Keller could engage with the left precisely because Keller knew Christians have already won. He could build friendships with those who rejected his faith because Keller knew his faith reigns supreme. Keller could engage for Jesus with a smile because he knew Jesus is coming back. Keller could ignore calls for Christian nation-building because he knew God is building His kingdom and Tim wanted to be a faithful instrument of that building project, not a repackaged America run by sinners.
So many of those who criticize Keller and how Keller functioned forget Mary and Martha both played useful, but different, roles. They do too and should not condemn Keller for playing a different role. But their anger and gracelessness chase people away from the church. Keller never wanted to chase people away from the church because they might not have the opportunity to meet his friend Jesus, who could change them. And, let’s be honest, we are at a point of anti-intellectualism among a portion of the right, highly reflected in this group. They are suspicious of a man who would engage secularists and use secularism’s idols and philosophers to point them to Jesus.
There are too many people clinging to idols and ideas that weaponize their faith against their neighbor instead of loving their neighbor. Keller knew the fight we fight is a fight against the unseen realm and the weapons we must deploy are different from the weapons of the world, namely Christian love and selflessness and humility in service to Christ. He also knew the fight is already won and we do not need to use the tools of the world to fight when God Himself fights for us.
Tim Keller’s death and the reaction to his death provide a clear line of demarcation between idol worshipers among us in the church and those who serve the Lord instead of politics masquerading as God’s command.
because of my schedule I'm reading this over a day late. What saddens me more than this man's death (which is joy for heaven and the kingdom of Christ) is the response of some in my convention (the SBC). I use Keller as a light to illuminate the dark recesses of pragmatism that has crept into our churches and leadership. I wholeheartedly agree with your statement that Keller was for life--because Jesus Christ is life. He represented Scripture truthfully in every instance. Yet here's the rub: (and like you Erick, I think more clearly as I type and talk) Keller would go out where "angels would fear to tread." Why? Because angels were not given the job to tell people of Christ. Too many Christian leaders want to "yeah, but" and then refuse to engage along certain ideological paths due to their fear of how those paths could be either used against them, or used "as the devil's hand tool."

§ DATA EXCERPTS:
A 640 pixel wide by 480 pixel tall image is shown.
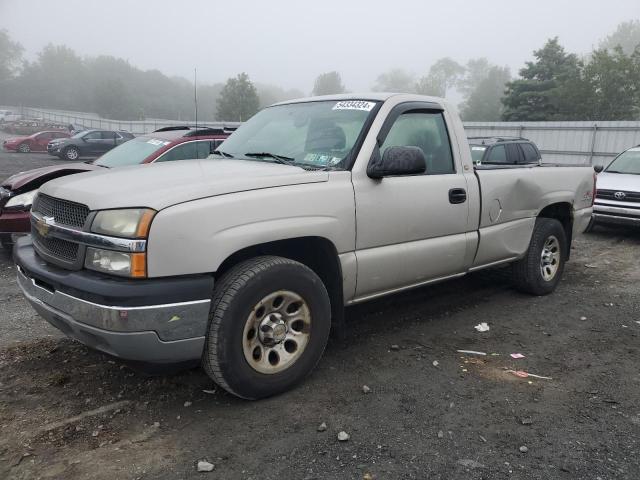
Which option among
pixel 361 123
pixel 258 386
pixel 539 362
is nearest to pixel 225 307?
pixel 258 386

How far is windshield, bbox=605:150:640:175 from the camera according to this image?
31.6 ft

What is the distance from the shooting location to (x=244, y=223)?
2.97m

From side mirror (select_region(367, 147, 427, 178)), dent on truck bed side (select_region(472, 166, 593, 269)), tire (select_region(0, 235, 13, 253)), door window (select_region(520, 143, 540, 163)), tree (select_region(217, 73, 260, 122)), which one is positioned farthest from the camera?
tree (select_region(217, 73, 260, 122))

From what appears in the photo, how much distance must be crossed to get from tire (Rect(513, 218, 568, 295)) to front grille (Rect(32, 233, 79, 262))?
160 inches

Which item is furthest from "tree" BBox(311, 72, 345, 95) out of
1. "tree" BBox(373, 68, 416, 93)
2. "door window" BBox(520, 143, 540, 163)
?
"door window" BBox(520, 143, 540, 163)

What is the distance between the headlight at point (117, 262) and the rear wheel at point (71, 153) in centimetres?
2475

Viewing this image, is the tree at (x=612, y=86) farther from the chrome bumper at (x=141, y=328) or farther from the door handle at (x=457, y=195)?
the chrome bumper at (x=141, y=328)

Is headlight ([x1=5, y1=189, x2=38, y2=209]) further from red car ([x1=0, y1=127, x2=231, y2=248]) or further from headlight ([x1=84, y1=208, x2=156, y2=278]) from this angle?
headlight ([x1=84, y1=208, x2=156, y2=278])

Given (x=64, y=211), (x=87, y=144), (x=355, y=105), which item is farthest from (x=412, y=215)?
(x=87, y=144)

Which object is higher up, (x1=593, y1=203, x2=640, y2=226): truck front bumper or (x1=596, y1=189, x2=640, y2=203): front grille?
(x1=596, y1=189, x2=640, y2=203): front grille

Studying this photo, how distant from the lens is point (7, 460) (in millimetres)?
2633

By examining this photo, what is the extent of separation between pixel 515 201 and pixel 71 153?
24.6 m

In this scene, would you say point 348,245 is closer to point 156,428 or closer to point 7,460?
point 156,428

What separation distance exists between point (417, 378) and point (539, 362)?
102 cm
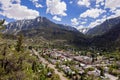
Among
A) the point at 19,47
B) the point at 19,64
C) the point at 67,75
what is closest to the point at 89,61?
the point at 67,75

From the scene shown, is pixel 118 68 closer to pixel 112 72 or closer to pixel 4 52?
pixel 112 72

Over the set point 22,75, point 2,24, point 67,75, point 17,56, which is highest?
point 2,24

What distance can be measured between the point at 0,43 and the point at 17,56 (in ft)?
8.26

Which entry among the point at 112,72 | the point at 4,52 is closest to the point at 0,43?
the point at 4,52

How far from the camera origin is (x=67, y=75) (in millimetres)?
109812

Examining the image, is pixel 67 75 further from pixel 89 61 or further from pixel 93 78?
pixel 89 61

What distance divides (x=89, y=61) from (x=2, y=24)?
149563mm

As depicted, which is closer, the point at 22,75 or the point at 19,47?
the point at 22,75

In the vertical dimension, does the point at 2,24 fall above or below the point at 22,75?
above

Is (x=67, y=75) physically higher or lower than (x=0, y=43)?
lower

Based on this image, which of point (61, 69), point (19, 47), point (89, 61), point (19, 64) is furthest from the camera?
point (89, 61)

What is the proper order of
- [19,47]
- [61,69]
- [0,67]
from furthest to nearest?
[61,69]
[19,47]
[0,67]

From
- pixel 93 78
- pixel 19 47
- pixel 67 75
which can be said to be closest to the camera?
pixel 19 47

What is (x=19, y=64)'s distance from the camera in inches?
1038
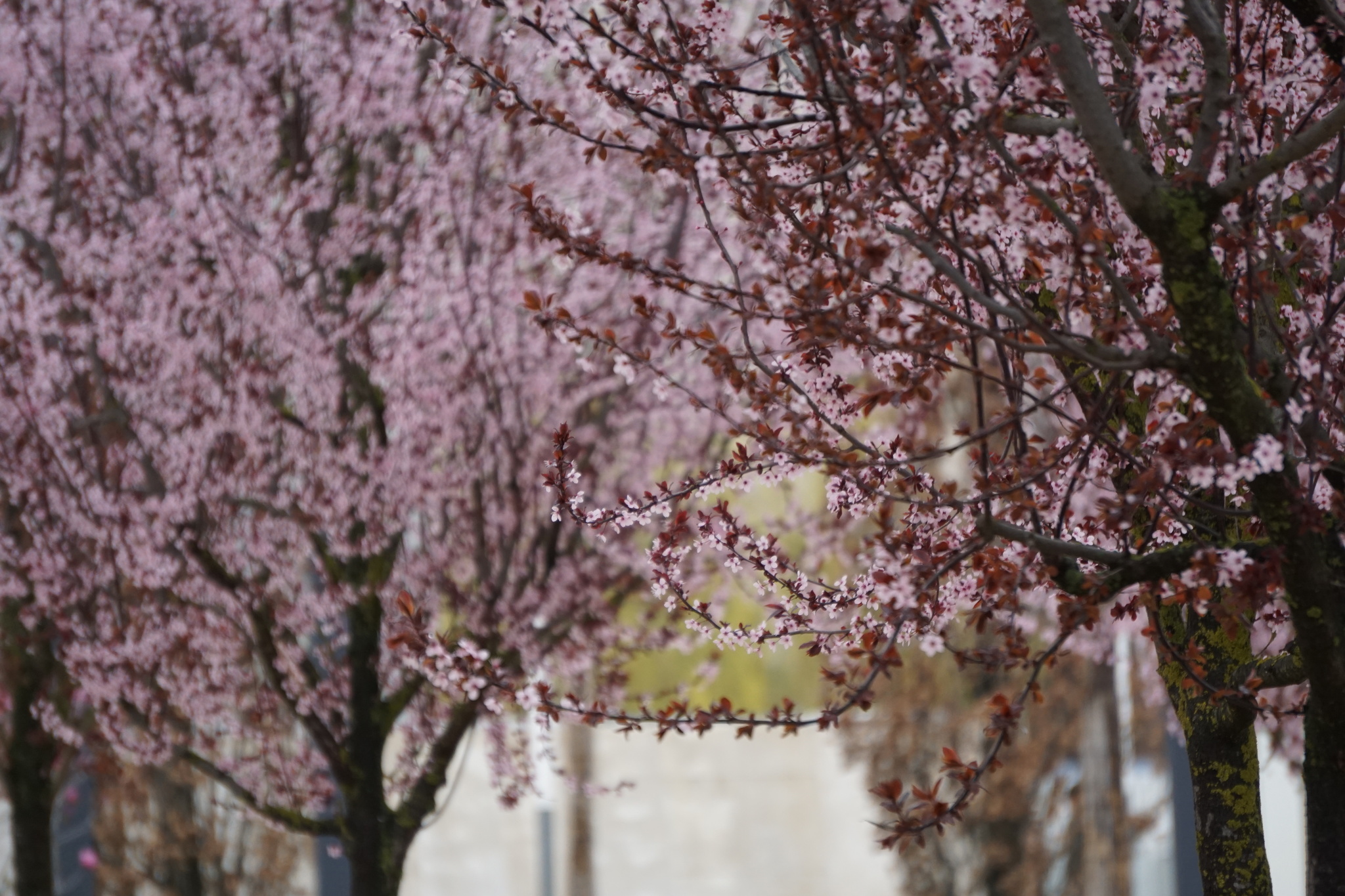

§ STUDY QUESTIONS:
• 1. Translate this sentence from the piece on Tim Keller into Spanish: "Keller could engage for Jesus with a smile because he knew Jesus is coming back."
• 2. According to the piece on Tim Keller, what weapons did Keller believe Christians must deploy in their fight? List them all.
• 3. Carry the piece on Tim Keller forward past its final sentence.
The lines after the piece on Tim Keller aren't needed for what follows.

§ EXPECTED RESPONSES:
• 1. Keller podía dialogar por Jesús con una sonrisa porque sabía que Jesús regresará.

• 2.
- Christian love
- Selflessness
- Humility in service to Christ

• 3.
Keller was unafraid of this. He knew God was sovereign. I do not believe he strayed from this, ever. He knew even if he was clumsy in his delivery of the truth (and again, I'm unaware of this) his Lord would use it to bring people to Christ. We know God's Word is given so humanity can know him. Yet as a professor I had said in defining the church as "the sign and instrument of God's kingdom," Tim Keller was the Church's master craftsman! Grace!
"For all the praise directed toward Keller’s legacy, some highly online mostly male Southern Baptists intent on seizing control of the Southern Baptist Convention and using it as a political instrument in American culture wars have criticized Keller. "
C'mon Erick, this is the type of amateurish description I would expect on Vox or Vice. Why don't you just say the "white-patriarchy" and maybe hint that they're racist while your at it.
I love Tim Keller and I have a great deal of respect for him. I am also a male Southern Baptist and haven't heard a peep about what you speak of in my congregation. I'm not doubting you, but it is certainly not "systemic" if you will...so let's not paint it that way.